Start of MATERIALS PROVIDED
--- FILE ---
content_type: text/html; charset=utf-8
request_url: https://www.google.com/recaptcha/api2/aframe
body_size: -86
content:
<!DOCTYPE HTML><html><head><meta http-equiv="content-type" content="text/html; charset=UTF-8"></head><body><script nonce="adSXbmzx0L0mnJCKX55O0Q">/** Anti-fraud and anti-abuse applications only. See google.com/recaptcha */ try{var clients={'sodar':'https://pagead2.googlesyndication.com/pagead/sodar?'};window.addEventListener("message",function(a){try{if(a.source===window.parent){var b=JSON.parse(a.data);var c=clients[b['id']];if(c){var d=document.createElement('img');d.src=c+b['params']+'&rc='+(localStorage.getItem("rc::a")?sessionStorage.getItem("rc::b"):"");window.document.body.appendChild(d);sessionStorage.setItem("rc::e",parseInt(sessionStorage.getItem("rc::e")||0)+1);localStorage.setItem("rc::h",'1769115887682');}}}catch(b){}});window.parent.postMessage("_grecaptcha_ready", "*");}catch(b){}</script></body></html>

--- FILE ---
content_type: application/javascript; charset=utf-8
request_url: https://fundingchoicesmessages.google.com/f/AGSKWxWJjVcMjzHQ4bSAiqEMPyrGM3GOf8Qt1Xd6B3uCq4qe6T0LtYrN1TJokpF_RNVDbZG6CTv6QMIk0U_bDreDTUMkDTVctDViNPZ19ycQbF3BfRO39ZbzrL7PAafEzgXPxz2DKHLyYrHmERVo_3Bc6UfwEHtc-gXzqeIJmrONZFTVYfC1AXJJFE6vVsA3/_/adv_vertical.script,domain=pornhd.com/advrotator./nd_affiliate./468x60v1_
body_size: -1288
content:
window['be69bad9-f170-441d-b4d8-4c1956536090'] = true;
End of MATERIALS PROVIDED
Start of MATERIALS PROVIDED
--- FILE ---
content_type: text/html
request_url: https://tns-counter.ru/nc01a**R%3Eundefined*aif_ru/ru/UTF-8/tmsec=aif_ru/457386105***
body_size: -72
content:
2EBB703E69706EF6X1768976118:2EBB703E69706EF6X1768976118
End of MATERIALS PROVIDED
Start of MATERIALS PROVIDED
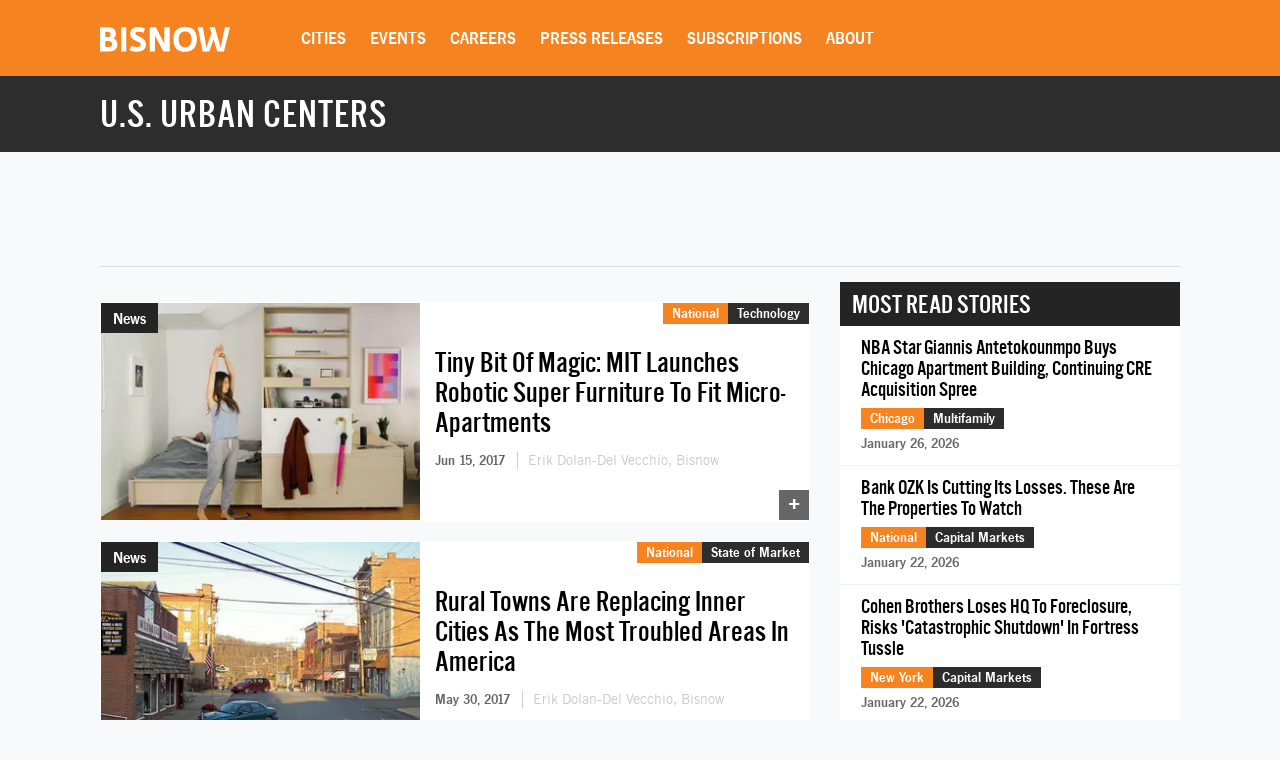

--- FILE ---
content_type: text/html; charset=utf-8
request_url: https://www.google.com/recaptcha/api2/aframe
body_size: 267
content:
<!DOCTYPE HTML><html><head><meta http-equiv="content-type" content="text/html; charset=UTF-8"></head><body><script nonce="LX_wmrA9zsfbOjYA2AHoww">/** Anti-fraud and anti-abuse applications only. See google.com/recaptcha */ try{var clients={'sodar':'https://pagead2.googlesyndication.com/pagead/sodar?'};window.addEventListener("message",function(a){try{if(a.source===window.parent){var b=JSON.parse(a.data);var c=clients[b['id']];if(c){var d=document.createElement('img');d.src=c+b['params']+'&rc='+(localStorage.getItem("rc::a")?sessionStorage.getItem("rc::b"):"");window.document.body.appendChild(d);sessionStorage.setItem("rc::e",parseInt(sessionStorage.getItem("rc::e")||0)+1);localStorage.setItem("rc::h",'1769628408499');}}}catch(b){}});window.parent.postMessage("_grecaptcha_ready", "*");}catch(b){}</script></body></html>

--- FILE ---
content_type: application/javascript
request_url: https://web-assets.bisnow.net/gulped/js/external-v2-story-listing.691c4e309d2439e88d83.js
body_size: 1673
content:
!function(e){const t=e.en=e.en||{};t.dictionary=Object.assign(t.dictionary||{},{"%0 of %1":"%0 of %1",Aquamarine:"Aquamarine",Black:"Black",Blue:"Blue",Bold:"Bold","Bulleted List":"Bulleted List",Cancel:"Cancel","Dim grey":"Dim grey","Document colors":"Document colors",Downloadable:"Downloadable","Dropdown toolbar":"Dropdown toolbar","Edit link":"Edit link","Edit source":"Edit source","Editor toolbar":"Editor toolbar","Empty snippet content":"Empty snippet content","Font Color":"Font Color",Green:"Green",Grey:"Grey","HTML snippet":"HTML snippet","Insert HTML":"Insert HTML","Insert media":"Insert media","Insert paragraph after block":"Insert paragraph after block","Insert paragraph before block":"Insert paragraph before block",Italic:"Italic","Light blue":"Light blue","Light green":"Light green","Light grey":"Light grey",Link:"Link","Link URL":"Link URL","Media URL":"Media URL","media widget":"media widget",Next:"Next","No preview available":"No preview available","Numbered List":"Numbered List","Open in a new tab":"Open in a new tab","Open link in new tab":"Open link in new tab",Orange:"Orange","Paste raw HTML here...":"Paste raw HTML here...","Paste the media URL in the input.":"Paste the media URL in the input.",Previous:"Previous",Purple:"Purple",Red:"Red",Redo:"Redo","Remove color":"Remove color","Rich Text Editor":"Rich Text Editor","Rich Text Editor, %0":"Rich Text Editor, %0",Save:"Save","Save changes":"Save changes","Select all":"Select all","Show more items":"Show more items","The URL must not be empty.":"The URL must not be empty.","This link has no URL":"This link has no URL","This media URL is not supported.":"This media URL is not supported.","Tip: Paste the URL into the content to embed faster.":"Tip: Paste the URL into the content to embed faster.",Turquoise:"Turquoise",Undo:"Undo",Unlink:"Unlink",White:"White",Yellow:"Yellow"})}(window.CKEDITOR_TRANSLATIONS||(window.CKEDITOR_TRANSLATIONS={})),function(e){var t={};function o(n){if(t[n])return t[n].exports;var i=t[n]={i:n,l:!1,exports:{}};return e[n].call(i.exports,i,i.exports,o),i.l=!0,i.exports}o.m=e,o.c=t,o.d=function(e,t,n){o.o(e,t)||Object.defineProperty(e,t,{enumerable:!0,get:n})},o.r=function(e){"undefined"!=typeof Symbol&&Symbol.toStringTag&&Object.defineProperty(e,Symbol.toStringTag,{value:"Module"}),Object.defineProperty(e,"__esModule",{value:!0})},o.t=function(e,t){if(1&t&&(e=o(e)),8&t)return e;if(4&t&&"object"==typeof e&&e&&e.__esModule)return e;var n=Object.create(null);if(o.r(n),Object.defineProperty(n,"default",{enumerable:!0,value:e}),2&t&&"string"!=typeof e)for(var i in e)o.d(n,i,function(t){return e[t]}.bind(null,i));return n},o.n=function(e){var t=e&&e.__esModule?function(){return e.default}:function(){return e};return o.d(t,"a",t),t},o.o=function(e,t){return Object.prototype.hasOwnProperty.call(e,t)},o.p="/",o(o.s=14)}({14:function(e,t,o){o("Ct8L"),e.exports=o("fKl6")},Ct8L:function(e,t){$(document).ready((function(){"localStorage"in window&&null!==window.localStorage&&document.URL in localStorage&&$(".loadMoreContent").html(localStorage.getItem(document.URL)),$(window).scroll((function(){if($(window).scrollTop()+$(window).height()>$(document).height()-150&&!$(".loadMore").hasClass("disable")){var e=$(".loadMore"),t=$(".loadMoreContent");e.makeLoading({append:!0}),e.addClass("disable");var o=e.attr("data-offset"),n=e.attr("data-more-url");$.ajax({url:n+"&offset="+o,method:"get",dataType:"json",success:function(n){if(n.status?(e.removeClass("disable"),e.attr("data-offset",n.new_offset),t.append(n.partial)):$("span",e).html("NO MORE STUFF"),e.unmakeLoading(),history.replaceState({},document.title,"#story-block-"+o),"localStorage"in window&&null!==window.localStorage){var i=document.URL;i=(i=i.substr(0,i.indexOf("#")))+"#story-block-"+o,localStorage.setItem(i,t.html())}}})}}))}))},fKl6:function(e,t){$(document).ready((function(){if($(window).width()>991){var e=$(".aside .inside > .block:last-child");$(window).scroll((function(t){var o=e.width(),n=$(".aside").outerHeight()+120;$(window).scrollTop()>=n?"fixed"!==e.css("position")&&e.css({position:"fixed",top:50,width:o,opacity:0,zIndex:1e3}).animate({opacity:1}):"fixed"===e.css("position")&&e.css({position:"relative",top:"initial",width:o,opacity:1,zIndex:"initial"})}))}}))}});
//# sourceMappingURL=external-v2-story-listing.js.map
End of MATERIALS PROVIDED
REQUIRED ACTION: List the lines of the records where "listing" occurs.

YOUR RESPONSE:
request_url: https://web-assets.bisnow.net/gulped/js/external-v2-story-listing.691c4e309d2439e88d83.js
//# sourceMappingURL=external-v2-story-listing.js.map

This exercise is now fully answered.